Required action | Nothing but an exact repeat of the data, with pictures removed, belongs in the answer.

[Stored data entries]
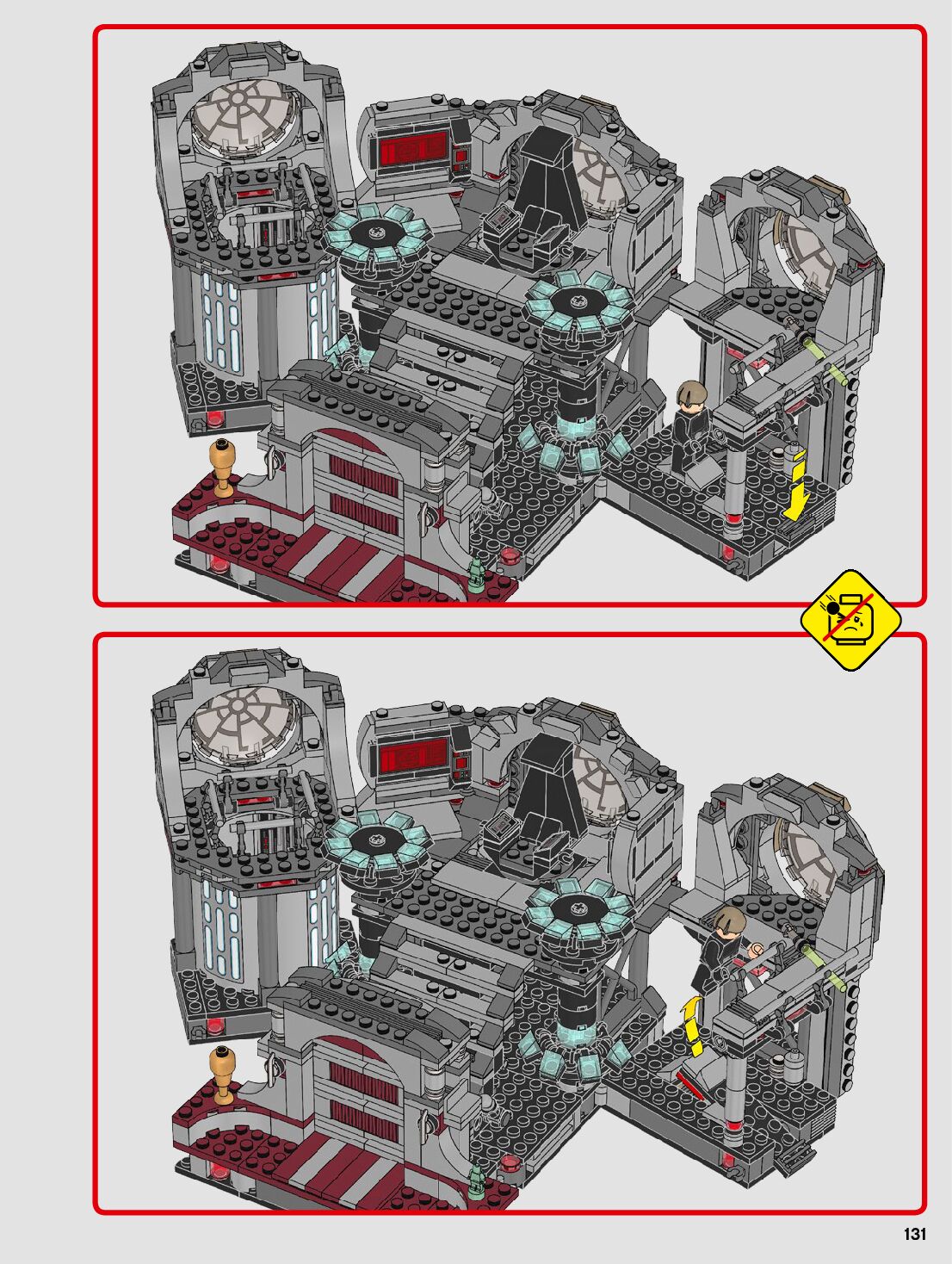 131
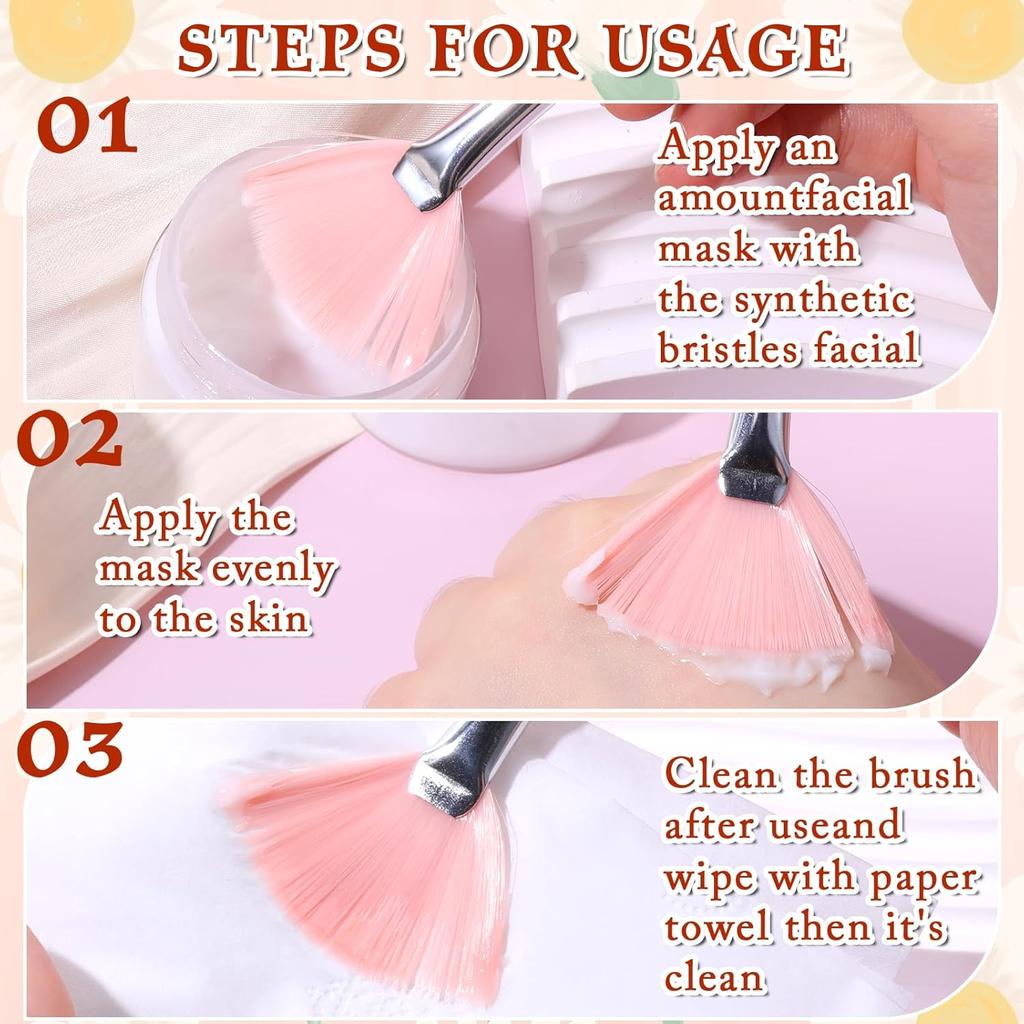 STEPS FOR USAGE

01

Apply an amountfacial mask with the synthetic bristles facial

02

Apply the mask evenly to the skin

03

Clean the brush after useand wipe with paper towel then it's clean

Solution to this problem |
 131
 STEPS FOR USAGE

01

Apply an amountfacial mask with the synthetic bristles facial

02

Apply the mask evenly to the skin

03

Clean the brush after useand wipe with paper towel then it's clean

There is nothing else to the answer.